You are down to four finalists. Everyone has an opinion, nobody has the same information, and the debrief is in two hours. You need a way to line these people up and compare them on the same criteria.
The tool matters less than the format. Side-by-side comparison only works when every reviewer sees the same facts, scored the same way.
Recent keyword data from DataForSEO Labs (United States, English) shows “compare applicants side by side” at roughly 10 monthly searches. Small volume, but the intent is specific: people who search this already have finalists and need a method. Here are seven approaches, ranked from simplest to most structured.
Low-tech options: spreadsheets and templates
1. Google Sheets or Excel. The default. Zero learning curve, fully customizable, and shareable in two minutes. The downside is everything that happens after day one: no enforced rubric, no audit trail, and version drift the moment a second person edits. You are also copy-pasting candidate data from your ATS into a disconnected system.
Best for teams with fewer than five hires a year who want something fast and do not need a record.
2. Notion and Airtable templates. A step up in structure. Both offer recruiting templates with candidate databases and comparison views. Airtable’s linked records can connect candidates to interview notes. But neither tool is built for hiring, so you are adapting a general-purpose product. Data still lives outside your ATS, which means double entry or stale records.
Best for teams that already work in Notion or Airtable and want to avoid adding another product to the stack.
ATS built-in compare
3. Native side-by-side views in your ATS. Some applicant tracking systems include a comparison feature tied to the pipeline. Canvider’s DecisionHelper, for example, lets you pick two to four finalists and review them against the same scoring criteria with AI-generated explanations for each ranking.
The advantage is that data is already in the system. No export, no re-entry. Comments and decisions become part of the candidate record. The limitation is that not every ATS has this, and quality varies widely — some comparison views are little more than two profiles placed next to each other without any scoring logic.
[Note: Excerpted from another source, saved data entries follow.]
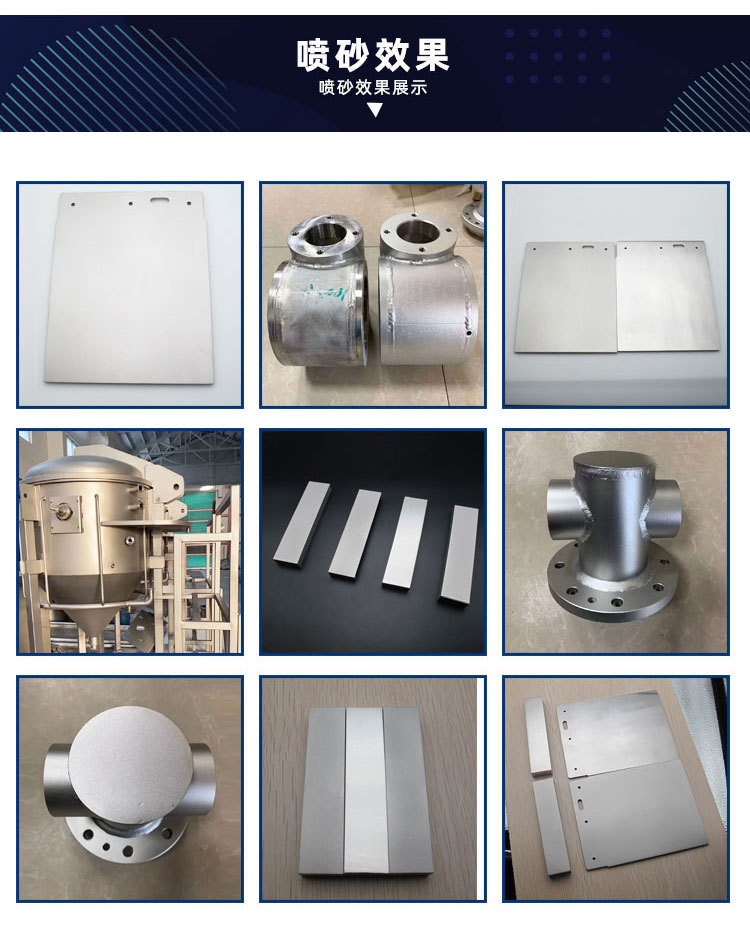 喷砂效果
喷砂效果展示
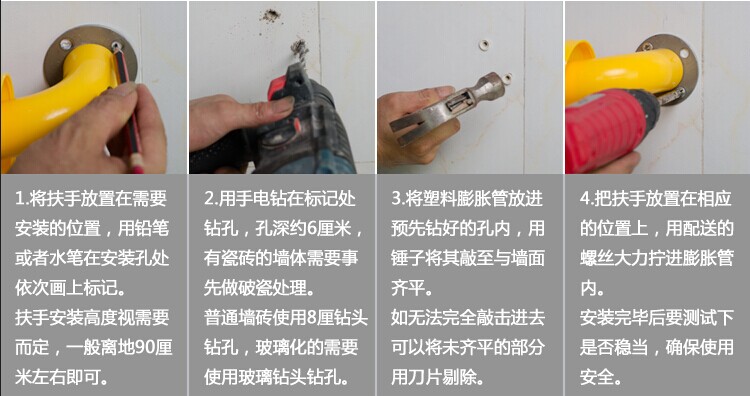 1.将扶手放置在需要安装的位置，用铅笔或者水笔在安装孔处依次画上标记。
扶手安装高度视需要而定，一般离地90厘米左右即可。

2.用手电钻在标记处钻孔，孔深约6厘米，有瓷砖的墙体需要事先做破瓷处理。
普通墙砖使用8厘钻头钻孔，玻璃化的需要使用玻璃钻头钻孔。

3.将塑料膨胀管放进预先钻好的孔内，用锤子将其敲至与墙面齐平。
如无法完全敲击进去可以将未齐平的部分用刀片剔除。

4.把扶手放置在相应的位置上，用配送的螺丝大力拧进膨胀管内。
安装完毕后要测试下是否稳当，确保使用安全。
Best for teams that already use an ATS and want comparison inside their existing workflow. For more detail on how this works, see AI candidate comparison.
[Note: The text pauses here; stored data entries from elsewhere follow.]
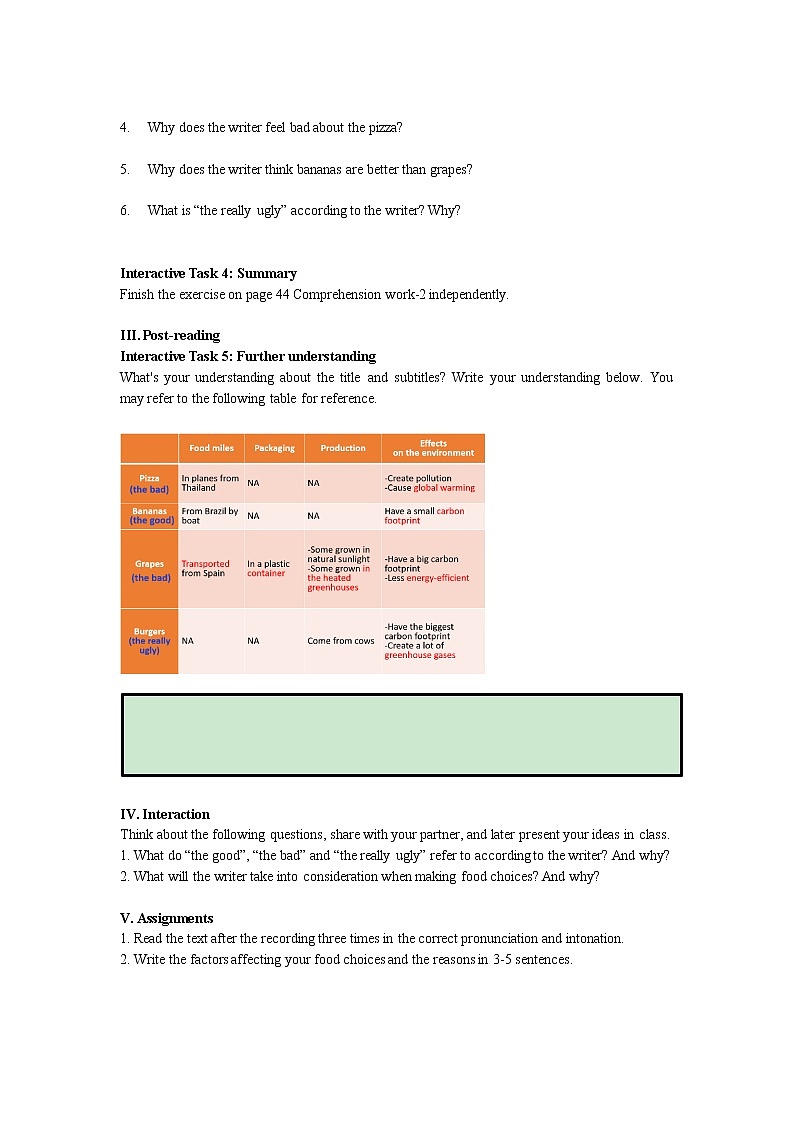 4. Why does the writer feel bad about the pizza?

5. Why does the writer think bananas are better than grapes?

6. What is “the really ugly” according to the writer? Why?

Interactive Task 4: Summary
Finish the exercise on page 44 Comprehension work-2 independently.

III. Post-reading
Interactive Task 5: Further understanding
What's your understanding about the title and subtitles? Write your understanding below. You may refer to the following table for reference.

| | Food miles | Packaging | Production | Effects on the environment |
|---|---|---|---|---|
| Pizza (the bad) | In planes from Thailand | NA | NA | -Create pollution -Cause global warming |
| Bananas (the good) | From Brazil by boat | NA | NA | Have a small carbon footprint |
| Grapes (the bad) | Transported from Spain | In a plastic container | -Some grown in natural sunlight -Some grown in the heated greenhouses | -Have a big carbon footprint -Less energy-efficient |
| Burgers (the really ugly) | NA | NA | Come from cows | -Have the biggest carbon footprint -Create a lot of greenhouse gases |

IV. Interaction
Think about the following questions, share with your partner, and later present your ideas in class.
1. What do “the good”, “the bad” and “the really ugly” refer to according to the writer? And why?
2. What will the writer take into consideration when making food choices? And why?

V. Assignments
1. Read the text after the recording three times in the correct pronunciation and intonation.
2. Write the factors affecting your food choices and the reasons in 3-5 sentences.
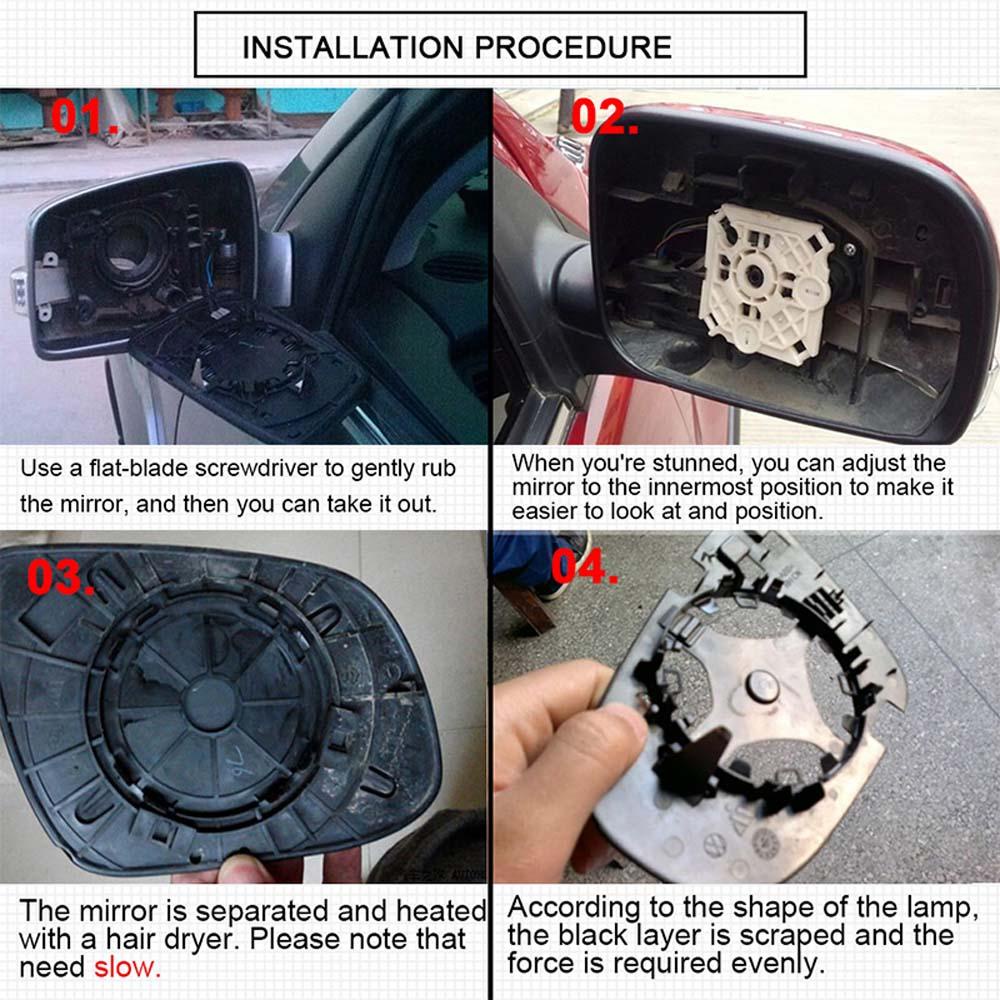 INSTALLATION PROCEDURE

01.

Use a flat-blade screwdriver to gently rub the mirror, and then you can take it out.

02.

When you're stunned, you can adjust the mirror to the innermost position to make it easier to look at and position.

03.

The mirror is separated and heated with a hair dryer. Please note that need slow.

04.

According to the shape of the lamp, the black layer is scraped and the force is required evenly.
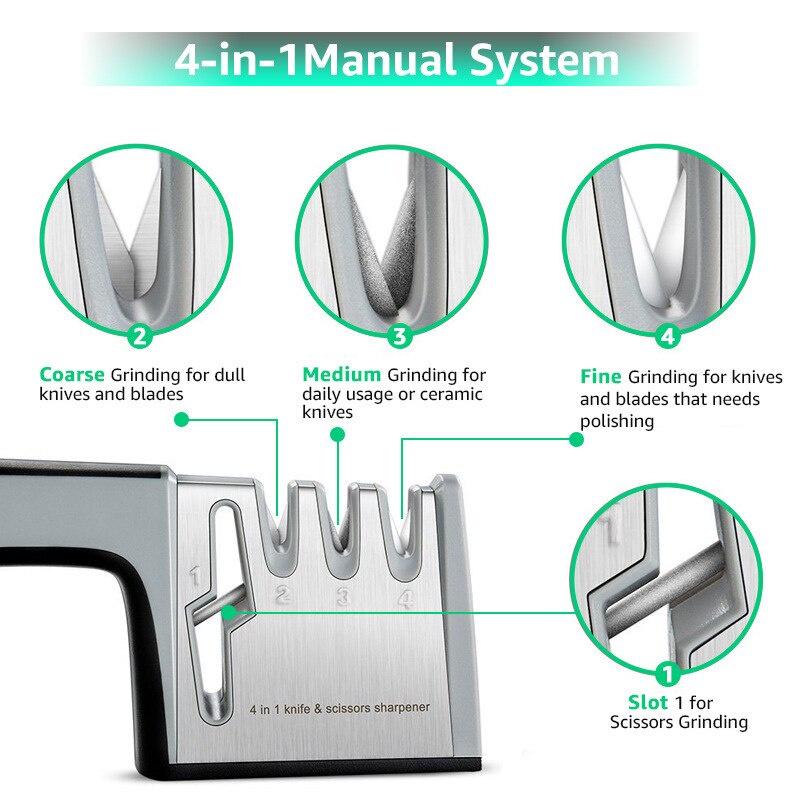 4-in-1Manual System

2

3

4

Coarse Grinding for dull knives and blades

Medium Grinding for daily usage or ceramic knives

Fine Grinding for knives and blades that needs polishing

1 2 3 4

4 in 1 knife & scissors sharpener

1

1

Slot 1 for Scissors Grinding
Interview scorecards as comparison data
4. Structured interview scorecards. Scorecards are not comparison tools on their own, but they generate the data that makes comparison possible. When each interviewer fills out a scorecard tied to the role’s criteria, you can aggregate scores across candidates and compare them on identical dimensions.
The catch: scorecards only work if everyone fills them out. If two of four interviewers skip the scorecard, your comparison data is incomplete. Scorecards also reflect interview performance only — not the full candidate profile, not the resume match, and not reference checks.
Best for teams that run structured interview loops and want data-driven debriefs.
Specialized platforms
5. Dedicated comparison tools. Some products focus specifically on candidate comparison with rubric builders, weighting systems, and visual grids. They are purpose-built for this step and often include bias-reduction features and scoring normalization.
The tradeoff is complexity. It is another tool in the stack, data has to come in via manual entry or CSV import, and adoption is hard when the product only serves one step of the hiring process. If your team hires fewer than ten people a year, the overhead rarely justifies the cost.
6. Collaborative assessment platforms. These focus on shared evaluation: comments, voting, task assignment, and group decision-making around each candidate. They work well when three or more people weigh in on every hire — cross-functional roles, executive hires, or panel-based processes. If the platform is separate from your ATS, though, you are maintaining parallel systems.
Best for high-volume teams or organizations with complex stakeholder dynamics.
AI-powered ranking tools
7. AI-driven ranking with explanations. The newest category. These tools ingest candidate data and produce ranked lists based on role fit, along with written reasons for each ranking position.
According to datarefs.com (2026), 73% of organizations now use AI in some form for resume screening. AI ranking extends that capability into the comparison stage by giving the debrief team a structured starting point rather than a blank whiteboard.
The limitation is the same as any AI output: you need humans to validate. AI can miss career pivots, transferable skills from adjacent industries, and soft signals that matter for team dynamics. Treating the AI ranking as final defeats the purpose of holding a debrief at all.
Best for teams that want a first draft of a ranking to accelerate — not replace — the conversation.
How to pick the right approach
Three things decide which tool sticks:
- Hiring volume: Under five hires a year, a spreadsheet works. Over twenty, you need something connected to your pipeline.
- Number of decision-makers: Three or more people weighing in on every hire need threaded feedback and a shared view. Spreadsheets break down here.
- Need for a record: If you calibrate future hires against past decisions, you need an audit trail. That rules out spreadsheets, Slack threads, and anything that lives outside your hiring system.
Pick the approach your team will actually use twice. A polished comparison tool that nobody opens after the first hire is worse than a messy sheet that everyone updates.